Two versions of stories in the book of Samuel
There are scholars who are convinced that the book of Samuel includes two versions of the story of the prophet Samuel’s rejection of King Saul, one in I Samuel 13 and another in I Samuel 15. There is some support for this view. This is just one example of more than several times that two versions of a story appear in Samuel.
- In chapter 13, Samuel tells Israel’s first king Saul with great anger that his kingdom will not continue and that God has found another man after God’s own heart and appointed him as king (verse 14). Then Samuel goes home in anger presumably determined not to see Saul again (verse 15).
- During the chapter 13 encounter, Samuel states that God rejected Saul because he did not wait for Samuel to arrive. This seems to be the end of the relationship between Samuel and Saul.
- This conclusion of an end of the relationship is supported by 14:49-52 that, like all endings, tells us about Saul’s family and tells, as we would expect in an ending, about what happened later – such as the familiar “they lived happily ever after.” These four verses seem to indicate that the story of the Samuel-Saul relationship is finished. It ends: “And there was great war against the Philistines all the days of Saul; and when Saul saw any mighty man, or any valiant man, he took him to himself (to serve in his army).”
- This statement in 14:52 that “when Saul saw any mighty man, or any valiant man, he took him to himself” is a perfect lead-in the chapter 16 where Saul sees David as a mighty and valiant man and takes him to serve in his army. Chapter 15 interrupts the flow and seems to be a variant tale that differs with the tale in chapters 13 and 14.
- Chapter 15, which interrupts between the end of chapter 14 and the beginning of 16 is a variant story about Samuel’s encounter with King Saul. It is as if what has been previously described in chapter 14 never happened, including God’s rejection of Saul, God choosing another king, and Samuel abandoning Saul. In chapter 15, Samuel appears to Saul and says, “I am the one the Lord sent to anoint you king over his people Israel; so listen now to the message from the Lord.” And Samuel sends him on a mission to fight Amalek.
- Because of what occurs after the war, God tells Samuel that he is now rejecting Saul as king, as if he did not already reject Saul in chapter 14. And the reason for the rejection in this section is not, as in 14, that he did not wait for Samuel to appear before offering sacrifices, but what he did concerning Amalek: he saved the cattle of Amalek although Samuel told him to kill the cattle.

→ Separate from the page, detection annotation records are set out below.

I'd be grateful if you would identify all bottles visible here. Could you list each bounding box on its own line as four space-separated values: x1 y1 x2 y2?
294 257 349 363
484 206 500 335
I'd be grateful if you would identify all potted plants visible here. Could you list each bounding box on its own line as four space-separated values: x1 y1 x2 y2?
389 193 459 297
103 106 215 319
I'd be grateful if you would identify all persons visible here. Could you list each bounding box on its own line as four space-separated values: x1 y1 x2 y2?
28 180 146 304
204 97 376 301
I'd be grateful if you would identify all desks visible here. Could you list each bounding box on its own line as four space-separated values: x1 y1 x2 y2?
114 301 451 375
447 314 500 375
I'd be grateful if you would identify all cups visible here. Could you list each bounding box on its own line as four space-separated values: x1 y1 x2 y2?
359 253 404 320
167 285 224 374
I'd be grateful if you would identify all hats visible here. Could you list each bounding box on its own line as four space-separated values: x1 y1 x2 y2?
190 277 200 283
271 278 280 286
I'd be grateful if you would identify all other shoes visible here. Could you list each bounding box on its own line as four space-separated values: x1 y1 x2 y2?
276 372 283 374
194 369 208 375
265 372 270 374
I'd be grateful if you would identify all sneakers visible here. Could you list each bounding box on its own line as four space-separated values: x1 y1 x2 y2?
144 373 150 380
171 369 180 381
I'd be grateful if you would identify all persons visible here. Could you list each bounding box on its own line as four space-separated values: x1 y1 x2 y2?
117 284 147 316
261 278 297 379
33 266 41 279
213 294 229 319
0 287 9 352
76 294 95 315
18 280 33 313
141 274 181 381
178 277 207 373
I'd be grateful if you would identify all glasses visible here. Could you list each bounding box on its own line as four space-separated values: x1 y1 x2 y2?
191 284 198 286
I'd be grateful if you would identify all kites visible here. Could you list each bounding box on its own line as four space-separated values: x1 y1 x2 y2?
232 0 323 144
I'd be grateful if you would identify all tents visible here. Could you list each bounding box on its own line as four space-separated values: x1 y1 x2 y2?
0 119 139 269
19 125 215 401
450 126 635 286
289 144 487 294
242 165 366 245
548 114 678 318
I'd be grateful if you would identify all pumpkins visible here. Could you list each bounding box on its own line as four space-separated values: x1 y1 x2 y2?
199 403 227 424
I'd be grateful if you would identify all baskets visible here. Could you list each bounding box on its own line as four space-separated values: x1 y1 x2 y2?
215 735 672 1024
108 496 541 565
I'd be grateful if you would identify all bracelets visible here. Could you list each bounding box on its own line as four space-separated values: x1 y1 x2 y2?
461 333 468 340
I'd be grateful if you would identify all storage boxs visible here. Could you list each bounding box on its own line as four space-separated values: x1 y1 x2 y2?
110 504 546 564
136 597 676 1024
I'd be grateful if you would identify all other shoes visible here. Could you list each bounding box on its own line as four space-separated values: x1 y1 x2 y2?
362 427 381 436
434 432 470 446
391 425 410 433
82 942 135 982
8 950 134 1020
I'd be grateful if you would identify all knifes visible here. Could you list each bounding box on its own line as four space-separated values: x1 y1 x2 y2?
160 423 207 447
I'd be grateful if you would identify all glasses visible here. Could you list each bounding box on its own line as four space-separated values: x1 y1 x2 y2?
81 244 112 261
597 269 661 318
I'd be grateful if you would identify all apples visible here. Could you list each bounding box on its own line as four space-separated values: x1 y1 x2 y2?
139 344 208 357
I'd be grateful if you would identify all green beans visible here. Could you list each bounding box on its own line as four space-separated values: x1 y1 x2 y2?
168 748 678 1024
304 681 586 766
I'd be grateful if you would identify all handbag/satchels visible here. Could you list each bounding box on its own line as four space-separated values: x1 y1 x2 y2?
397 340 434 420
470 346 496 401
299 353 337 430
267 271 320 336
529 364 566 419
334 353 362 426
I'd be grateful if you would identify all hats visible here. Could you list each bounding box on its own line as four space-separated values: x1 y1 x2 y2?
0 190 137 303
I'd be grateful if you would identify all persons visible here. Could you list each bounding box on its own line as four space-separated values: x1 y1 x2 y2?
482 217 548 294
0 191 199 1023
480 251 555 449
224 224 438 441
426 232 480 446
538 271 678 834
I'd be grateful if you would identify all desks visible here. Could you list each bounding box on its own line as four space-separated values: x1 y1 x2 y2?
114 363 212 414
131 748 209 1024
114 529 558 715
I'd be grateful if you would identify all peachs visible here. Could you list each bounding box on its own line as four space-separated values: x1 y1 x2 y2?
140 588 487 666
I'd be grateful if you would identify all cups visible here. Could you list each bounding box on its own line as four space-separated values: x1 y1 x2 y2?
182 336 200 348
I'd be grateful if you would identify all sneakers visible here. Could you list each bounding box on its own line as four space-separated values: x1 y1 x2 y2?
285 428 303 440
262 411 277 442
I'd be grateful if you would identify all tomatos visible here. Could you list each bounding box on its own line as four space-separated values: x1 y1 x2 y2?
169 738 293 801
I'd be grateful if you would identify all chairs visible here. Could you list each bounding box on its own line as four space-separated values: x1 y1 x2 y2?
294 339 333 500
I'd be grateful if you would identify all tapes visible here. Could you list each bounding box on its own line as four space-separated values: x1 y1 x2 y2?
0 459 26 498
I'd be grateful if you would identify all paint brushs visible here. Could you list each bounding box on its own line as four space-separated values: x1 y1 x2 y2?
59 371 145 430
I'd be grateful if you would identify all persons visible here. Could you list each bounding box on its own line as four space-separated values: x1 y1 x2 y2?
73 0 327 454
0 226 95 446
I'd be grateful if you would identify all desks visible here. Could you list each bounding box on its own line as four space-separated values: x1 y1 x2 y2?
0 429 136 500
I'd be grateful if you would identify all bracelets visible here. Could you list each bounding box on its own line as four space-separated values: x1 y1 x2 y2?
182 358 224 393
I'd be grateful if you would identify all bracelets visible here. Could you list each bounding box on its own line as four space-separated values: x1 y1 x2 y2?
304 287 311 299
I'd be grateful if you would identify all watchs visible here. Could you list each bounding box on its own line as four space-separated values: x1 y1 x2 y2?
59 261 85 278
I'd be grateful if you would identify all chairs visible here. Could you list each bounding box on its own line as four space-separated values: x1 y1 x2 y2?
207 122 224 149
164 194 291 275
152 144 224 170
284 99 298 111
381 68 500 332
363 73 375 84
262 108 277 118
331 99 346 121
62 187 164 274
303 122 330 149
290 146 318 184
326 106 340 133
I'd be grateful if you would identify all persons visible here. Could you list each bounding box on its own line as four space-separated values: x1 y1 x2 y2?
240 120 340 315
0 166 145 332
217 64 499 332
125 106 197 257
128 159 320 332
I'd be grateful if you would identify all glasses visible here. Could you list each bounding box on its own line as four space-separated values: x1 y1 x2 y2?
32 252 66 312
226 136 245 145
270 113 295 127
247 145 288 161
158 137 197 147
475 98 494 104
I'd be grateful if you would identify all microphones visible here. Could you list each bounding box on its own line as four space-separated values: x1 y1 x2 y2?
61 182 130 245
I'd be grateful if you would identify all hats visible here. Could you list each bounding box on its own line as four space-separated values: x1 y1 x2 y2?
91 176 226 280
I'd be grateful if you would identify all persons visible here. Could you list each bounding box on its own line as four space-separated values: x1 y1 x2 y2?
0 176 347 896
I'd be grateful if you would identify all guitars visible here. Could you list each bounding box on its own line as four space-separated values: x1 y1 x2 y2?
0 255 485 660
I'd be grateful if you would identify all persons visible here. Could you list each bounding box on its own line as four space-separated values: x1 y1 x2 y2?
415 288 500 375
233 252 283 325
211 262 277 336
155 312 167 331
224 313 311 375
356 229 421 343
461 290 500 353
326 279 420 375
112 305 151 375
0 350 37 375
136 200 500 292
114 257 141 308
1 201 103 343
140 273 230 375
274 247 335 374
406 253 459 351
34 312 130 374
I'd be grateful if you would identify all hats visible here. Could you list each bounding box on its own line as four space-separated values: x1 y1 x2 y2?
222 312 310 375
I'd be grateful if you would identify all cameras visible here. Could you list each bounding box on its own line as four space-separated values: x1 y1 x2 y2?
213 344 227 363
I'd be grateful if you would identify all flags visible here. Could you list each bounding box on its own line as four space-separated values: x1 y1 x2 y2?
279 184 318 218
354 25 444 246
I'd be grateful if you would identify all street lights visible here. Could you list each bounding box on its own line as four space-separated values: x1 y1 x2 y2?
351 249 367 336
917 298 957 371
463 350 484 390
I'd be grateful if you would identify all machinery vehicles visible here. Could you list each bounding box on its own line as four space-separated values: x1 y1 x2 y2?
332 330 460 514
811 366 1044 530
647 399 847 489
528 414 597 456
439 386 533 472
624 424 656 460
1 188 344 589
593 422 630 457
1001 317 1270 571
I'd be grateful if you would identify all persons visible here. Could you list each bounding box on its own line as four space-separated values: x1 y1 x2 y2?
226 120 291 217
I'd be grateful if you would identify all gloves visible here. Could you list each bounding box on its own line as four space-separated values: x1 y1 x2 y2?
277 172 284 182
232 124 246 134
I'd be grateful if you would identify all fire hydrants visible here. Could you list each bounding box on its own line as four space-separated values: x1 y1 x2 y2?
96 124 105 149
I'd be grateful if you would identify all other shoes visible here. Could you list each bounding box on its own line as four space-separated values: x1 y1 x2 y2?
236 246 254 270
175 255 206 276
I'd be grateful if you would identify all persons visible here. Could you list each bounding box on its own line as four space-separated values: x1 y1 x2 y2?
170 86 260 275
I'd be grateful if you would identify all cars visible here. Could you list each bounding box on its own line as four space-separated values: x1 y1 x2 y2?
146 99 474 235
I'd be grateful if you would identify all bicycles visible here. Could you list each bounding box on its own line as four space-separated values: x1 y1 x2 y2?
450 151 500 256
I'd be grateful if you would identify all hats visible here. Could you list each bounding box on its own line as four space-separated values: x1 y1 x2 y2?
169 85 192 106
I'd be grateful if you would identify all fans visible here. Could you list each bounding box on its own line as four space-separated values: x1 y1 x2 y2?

In short, there are two stories about Samuel’s rejection of King Saul, Samuel telling Saul that God no longer wants Saul’s dynasty to continue. In chapters 13 and 14, Samuel rejects Saul because he did not wait for Samuel to arrive before offering sacrifices. Samuel leaves Saul in anger apparently determined not to see him again. Chapter 14 ends with a statement that whenever Saul found a person who was fit to serve in his army, he drafted him. Chapter 16 continues this idea for in it Saul drafts David.
Chapter 15 interrupts the narrative and tells a story that ignores the events of chapters 13 and 14. It is a variant version of the final Samuel-Saul encounter. In chapter 15, Samuel comes to Saul, tells him God chose him as king and gives him a mission to destroy the tribe of Amalek and all its cattle. When Saul saves the cattle, saying he wanted to offer them as sacrifices to God, Samuel is infuriated and says that God is rejecting him for not killing the cattle, as if Saul had not been rejected previously.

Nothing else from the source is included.